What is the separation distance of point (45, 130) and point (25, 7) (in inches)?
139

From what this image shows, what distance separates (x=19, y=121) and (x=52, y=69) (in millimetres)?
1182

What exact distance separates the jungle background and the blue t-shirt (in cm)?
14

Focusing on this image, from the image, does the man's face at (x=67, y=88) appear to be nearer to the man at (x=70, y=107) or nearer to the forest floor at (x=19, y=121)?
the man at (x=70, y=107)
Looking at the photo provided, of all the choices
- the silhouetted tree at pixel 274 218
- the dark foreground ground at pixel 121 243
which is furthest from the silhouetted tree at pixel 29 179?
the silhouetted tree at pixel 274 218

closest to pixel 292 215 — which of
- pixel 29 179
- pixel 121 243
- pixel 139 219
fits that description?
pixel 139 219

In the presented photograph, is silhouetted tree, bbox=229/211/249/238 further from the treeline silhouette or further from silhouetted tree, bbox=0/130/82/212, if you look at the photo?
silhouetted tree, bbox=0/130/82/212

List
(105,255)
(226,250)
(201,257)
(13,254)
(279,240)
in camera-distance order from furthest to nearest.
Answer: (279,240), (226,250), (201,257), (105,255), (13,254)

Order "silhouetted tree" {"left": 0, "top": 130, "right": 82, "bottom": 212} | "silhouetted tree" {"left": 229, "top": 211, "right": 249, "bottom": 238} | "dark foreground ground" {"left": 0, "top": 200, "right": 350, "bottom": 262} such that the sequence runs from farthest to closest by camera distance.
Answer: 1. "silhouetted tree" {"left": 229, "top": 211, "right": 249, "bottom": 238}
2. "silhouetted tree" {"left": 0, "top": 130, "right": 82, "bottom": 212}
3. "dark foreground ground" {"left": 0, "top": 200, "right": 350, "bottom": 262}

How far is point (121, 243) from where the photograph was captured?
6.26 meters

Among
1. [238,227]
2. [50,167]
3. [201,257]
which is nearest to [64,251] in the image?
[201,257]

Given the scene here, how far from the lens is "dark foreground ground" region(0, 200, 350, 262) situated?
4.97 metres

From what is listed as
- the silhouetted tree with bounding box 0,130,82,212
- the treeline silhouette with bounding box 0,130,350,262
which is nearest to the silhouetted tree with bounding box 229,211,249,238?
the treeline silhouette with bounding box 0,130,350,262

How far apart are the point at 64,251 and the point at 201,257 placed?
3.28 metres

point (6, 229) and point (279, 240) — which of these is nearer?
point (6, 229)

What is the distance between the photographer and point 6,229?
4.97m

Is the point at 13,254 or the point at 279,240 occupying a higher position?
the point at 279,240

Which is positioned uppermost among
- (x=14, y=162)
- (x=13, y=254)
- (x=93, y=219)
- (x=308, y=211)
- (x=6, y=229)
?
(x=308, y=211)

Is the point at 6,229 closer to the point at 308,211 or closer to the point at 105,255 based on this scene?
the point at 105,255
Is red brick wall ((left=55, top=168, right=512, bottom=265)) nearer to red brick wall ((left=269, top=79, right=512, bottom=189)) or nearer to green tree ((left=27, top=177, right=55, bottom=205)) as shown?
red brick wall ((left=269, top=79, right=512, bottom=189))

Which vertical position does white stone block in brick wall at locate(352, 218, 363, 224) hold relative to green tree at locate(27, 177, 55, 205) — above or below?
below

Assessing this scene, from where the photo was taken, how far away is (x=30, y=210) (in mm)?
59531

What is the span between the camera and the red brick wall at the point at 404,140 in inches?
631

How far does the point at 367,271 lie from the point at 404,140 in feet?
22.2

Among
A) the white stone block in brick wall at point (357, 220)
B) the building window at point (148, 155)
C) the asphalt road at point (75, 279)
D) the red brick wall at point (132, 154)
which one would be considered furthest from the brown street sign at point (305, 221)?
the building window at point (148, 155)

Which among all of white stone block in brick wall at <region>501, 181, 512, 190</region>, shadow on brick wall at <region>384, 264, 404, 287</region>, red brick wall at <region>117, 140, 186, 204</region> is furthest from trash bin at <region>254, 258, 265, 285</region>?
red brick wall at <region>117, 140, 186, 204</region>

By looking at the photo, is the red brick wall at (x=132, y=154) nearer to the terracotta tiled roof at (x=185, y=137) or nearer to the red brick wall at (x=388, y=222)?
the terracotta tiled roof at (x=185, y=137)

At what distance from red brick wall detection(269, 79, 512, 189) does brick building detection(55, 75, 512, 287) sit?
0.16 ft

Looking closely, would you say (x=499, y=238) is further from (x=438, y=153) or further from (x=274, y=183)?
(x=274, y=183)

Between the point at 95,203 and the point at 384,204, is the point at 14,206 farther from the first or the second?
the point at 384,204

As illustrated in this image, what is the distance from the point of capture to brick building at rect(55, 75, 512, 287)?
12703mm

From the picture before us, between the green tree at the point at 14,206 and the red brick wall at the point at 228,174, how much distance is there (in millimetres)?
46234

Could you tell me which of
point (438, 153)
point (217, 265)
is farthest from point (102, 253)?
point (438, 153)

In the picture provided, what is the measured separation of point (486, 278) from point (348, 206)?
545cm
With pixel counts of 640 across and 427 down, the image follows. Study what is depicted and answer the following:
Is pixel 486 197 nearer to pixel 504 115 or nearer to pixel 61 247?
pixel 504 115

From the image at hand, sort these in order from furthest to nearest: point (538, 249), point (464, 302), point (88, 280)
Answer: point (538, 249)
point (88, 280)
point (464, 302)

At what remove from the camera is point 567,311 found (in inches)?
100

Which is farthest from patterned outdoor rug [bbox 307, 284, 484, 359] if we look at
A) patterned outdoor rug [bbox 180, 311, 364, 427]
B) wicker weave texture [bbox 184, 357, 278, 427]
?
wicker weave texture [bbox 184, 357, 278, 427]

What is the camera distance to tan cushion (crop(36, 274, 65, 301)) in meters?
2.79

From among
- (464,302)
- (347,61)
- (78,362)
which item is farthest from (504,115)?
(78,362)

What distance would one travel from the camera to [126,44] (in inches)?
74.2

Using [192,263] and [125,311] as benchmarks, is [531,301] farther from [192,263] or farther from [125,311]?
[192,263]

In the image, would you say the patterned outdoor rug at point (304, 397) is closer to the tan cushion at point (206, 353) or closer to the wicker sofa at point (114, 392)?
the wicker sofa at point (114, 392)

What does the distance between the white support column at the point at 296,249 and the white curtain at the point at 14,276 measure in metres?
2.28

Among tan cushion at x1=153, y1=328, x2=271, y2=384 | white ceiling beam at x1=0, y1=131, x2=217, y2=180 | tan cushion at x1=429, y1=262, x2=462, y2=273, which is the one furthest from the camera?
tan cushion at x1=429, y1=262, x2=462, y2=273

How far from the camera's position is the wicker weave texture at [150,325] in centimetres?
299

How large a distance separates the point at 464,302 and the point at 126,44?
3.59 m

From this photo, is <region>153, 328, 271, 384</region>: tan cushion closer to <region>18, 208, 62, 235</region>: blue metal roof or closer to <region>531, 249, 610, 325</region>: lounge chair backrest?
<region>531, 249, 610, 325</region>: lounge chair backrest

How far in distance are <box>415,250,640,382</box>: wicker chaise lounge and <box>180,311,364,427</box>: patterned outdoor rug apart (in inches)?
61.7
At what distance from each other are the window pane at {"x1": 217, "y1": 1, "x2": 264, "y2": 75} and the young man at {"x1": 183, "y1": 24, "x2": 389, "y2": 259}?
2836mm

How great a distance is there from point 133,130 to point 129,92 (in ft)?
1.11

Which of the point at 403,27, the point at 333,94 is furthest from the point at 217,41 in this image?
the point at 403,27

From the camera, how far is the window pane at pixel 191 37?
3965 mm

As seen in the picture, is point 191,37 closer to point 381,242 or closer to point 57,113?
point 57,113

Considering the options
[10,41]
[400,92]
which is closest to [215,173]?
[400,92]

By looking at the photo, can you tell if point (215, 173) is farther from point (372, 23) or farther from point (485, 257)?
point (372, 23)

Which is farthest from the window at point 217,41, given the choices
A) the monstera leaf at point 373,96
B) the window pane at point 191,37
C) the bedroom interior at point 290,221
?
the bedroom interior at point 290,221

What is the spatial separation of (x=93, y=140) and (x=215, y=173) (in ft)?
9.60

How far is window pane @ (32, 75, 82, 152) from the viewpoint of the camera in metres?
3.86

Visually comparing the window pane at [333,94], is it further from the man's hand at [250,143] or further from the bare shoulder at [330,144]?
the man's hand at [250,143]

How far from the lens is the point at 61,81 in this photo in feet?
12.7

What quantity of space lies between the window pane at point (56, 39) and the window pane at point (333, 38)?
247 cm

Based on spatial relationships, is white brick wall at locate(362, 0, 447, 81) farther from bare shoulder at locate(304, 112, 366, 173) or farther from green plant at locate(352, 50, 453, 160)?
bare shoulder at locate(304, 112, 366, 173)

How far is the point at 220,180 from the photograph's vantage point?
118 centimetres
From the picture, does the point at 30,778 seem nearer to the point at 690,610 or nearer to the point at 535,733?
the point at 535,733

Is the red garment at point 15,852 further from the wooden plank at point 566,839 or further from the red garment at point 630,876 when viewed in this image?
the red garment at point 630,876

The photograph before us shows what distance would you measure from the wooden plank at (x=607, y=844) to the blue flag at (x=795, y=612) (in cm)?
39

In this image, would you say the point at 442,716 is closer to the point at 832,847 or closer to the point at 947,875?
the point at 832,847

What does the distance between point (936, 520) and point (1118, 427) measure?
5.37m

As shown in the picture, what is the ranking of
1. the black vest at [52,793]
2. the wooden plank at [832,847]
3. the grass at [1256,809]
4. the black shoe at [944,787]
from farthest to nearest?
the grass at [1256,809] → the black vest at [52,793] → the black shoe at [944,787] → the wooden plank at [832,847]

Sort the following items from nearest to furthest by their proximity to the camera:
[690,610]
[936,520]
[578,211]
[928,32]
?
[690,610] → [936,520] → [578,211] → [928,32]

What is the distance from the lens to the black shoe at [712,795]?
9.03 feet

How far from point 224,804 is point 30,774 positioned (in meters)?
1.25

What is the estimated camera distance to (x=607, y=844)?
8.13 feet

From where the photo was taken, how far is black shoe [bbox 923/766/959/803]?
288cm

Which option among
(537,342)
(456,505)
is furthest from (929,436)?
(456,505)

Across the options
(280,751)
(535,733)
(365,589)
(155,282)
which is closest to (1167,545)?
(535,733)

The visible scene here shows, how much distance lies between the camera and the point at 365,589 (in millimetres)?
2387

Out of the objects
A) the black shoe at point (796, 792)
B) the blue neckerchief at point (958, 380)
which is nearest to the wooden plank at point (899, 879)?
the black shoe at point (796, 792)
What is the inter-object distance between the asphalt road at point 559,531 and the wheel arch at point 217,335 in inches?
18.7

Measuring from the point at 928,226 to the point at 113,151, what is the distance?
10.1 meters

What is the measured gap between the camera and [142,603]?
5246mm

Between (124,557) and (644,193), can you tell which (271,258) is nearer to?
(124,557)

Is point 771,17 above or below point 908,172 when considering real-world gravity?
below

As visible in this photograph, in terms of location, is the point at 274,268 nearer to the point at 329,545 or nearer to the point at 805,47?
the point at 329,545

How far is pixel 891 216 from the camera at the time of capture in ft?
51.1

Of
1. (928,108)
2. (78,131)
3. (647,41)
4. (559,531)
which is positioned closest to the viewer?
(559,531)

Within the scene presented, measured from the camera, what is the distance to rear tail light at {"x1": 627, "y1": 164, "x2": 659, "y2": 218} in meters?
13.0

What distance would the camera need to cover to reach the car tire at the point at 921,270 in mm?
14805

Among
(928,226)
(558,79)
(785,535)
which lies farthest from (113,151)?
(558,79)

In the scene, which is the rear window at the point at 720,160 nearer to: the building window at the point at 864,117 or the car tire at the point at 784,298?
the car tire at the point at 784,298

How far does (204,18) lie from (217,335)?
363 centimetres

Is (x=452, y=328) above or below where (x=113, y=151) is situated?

★ ★ ★ ★ ★

» **Given problem**
Rewrite the records above as a numbered list, beginning at their first line and stopping after the line that contains "Answer: (279,240), (226,250), (201,257), (105,255), (13,254)". Leave out blank lines.

» **Answer to this problem**
1. What is the separation distance of point (45, 130) and point (25, 7) (in inches)?
2. 139
3. From what this image shows, what distance separates (x=19, y=121) and (x=52, y=69) (in millimetres)?
4. 1182
5. What exact distance separates the jungle background and the blue t-shirt (in cm)?
6. 14
7. Focusing on this image, from the image, does the man's face at (x=67, y=88) appear to be nearer to the man at (x=70, y=107) or nearer to the forest floor at (x=19, y=121)?
8. the man at (x=70, y=107)
9. Looking at the photo provided, of all the choices
10. - the silhouetted tree at pixel 274 218
11. - the dark foreground ground at pixel 121 243
12. which is furthest from the silhouetted tree at pixel 29 179?
13. the silhouetted tree at pixel 274 218
14. closest to pixel 292 215 — which of
15. - pixel 29 179
16. - pixel 121 243
17. - pixel 139 219
18. fits that description?
19. pixel 139 219
20. In the presented photograph, is silhouetted tree, bbox=229/211/249/238 further from the treeline silhouette or further from silhouetted tree, bbox=0/130/82/212, if you look at the photo?
21. silhouetted tree, bbox=0/130/82/212
22. List
23. (105,255)
24. (226,250)
25. (201,257)
26. (13,254)
27. (279,240)
28. in camera-distance order from furthest to nearest.
29. Answer: (279,240), (226,250), (201,257), (105,255), (13,254)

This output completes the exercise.